Design and construction

Listed Building – Grade II
- Official name: Whitesmiths Arms public house
- Designated: 11 July 1983
- Reference no.: 1384515

= Whitesmiths Arms =

Pub in Wigan, Greater Manchester, England

The Whitesmiths Arms is a Grade II listed public house on Standishgate in Wigan, Greater Manchester, England. Believed to date from the late 17th century, it is the oldest surviving burgage‑plot building in Wigan and among the oldest properties in the town centre. It has long been recorded as a pub, appearing unnamed on early 20th‑century Ordnance Survey maps, and was included in the Dicconson conservation area in 1982 before being listed the following year.

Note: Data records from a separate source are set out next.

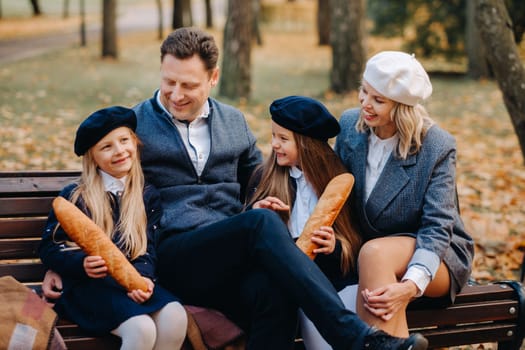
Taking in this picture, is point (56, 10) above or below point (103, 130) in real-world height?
below

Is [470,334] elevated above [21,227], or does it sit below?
below

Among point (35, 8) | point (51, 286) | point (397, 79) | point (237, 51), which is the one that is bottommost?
point (35, 8)

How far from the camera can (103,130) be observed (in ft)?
11.4

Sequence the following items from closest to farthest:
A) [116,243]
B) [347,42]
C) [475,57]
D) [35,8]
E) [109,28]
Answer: [116,243] < [347,42] < [475,57] < [109,28] < [35,8]

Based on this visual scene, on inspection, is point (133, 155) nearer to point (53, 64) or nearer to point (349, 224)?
point (349, 224)

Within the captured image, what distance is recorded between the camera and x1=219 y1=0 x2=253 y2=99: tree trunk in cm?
1204

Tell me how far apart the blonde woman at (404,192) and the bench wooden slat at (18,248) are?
1651 millimetres

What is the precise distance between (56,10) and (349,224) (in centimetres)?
4607

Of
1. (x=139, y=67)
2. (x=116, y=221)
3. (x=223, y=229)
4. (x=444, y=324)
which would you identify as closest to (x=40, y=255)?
(x=116, y=221)

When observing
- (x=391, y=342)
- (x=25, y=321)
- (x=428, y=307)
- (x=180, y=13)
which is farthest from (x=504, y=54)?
(x=180, y=13)

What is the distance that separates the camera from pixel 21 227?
370cm

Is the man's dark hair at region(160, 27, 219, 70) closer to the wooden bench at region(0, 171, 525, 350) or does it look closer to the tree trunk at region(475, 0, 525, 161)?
the wooden bench at region(0, 171, 525, 350)

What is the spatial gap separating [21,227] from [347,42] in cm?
986

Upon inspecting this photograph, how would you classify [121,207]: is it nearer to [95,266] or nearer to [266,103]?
[95,266]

After a period operating as a tapas restaurant, the building underwent refurbishment and returned to pub use in 2024.

==History==
The building was probably constructed in the late 17th century as a house, according to its official listing, and was later enlarged and altered before eventually being converted into a public house. (Note: According to Wigan Council, it dates from 1600–1650.) It is the oldest surviving burgage‑plot building in Wigan, and among the oldest properties in the town centre. The 1908 and 1942 Ordnance Survey maps mark the building as a public house with no attributed name.

In 1982 the site was included within the newly designated Dicconson conservation area, within which the Whitesmiths Arms is the oldest surviving building. On 11 July 1983, it was added to the National Heritage List for England as a Grade II listed structure.

For several years the building traded as a Spanish tapas restaurant called Casa Carlos, before the business moved to new premises on Hallgate in 2019. In September and October 2022, a planning application and accompanying listed building consent was submitted to Wigan Council to convert the first and second‑floor flats in the building into five self‑contained studio units while keeping the ground‑floor restaurant. Approval was granted in January 2023. A further listed building application was made in February 2024 for internal refurbishment and updates to the dining and bar areas, together with improvements to the outdoor spaces and lighting. This was approved in June 2024. Following these works, the premises returned to pub use and reopened as the Whitesmiths Arms later that month.

==Architecture==
The building is constructed of handmade brick, with the front and left side covered in scored render. It has a slate roof and brick chimney stacks, and is now a double‑depth structure with extensions at the rear.

It has two and a half storeys, with four windows on the first floor and three attic gables. Shallow horizontal bands run above the ground and first floors; the lower one now supports a full‑width 20th‑century fascia. On the ground floor, the left side has a doorway and two cross‑shaped windows, while the right side has a doorway between two matching windows. All of these have 20th‑century leaded glass. The first floor has three similar windows, and the attic gables contain four‑pane sash windows. All windows have shaped sills and surrounds. There is a chimney along the ridge and another on the right‑hand gable.

The right side wall has a small blocked window with a curved top near the front corner, and three two‑light casement windows: one high up near the front, one at first‑floor level towards the back with a brick head above it, and another in the rear extension.

===Interior===
Inside, there is a dog-leg staircase dating from around 1700 that rises from the ground floor to the attic. It has a closed side, square posts, turned balusters and a wide shaped handrail. A small lobby at its base is formed by an early wattle and daub partition. The bar is in an Art Nouveau style with mosaic detailing and was originally installed in Glasgow.

In the attic, an upper‑cruck roof truss stands about 2 m from the west gable, with small supporting pieces that carry the lower of two original sets of purlins. On the ground floor, some beams are boxed in and may hide earlier structural timbers.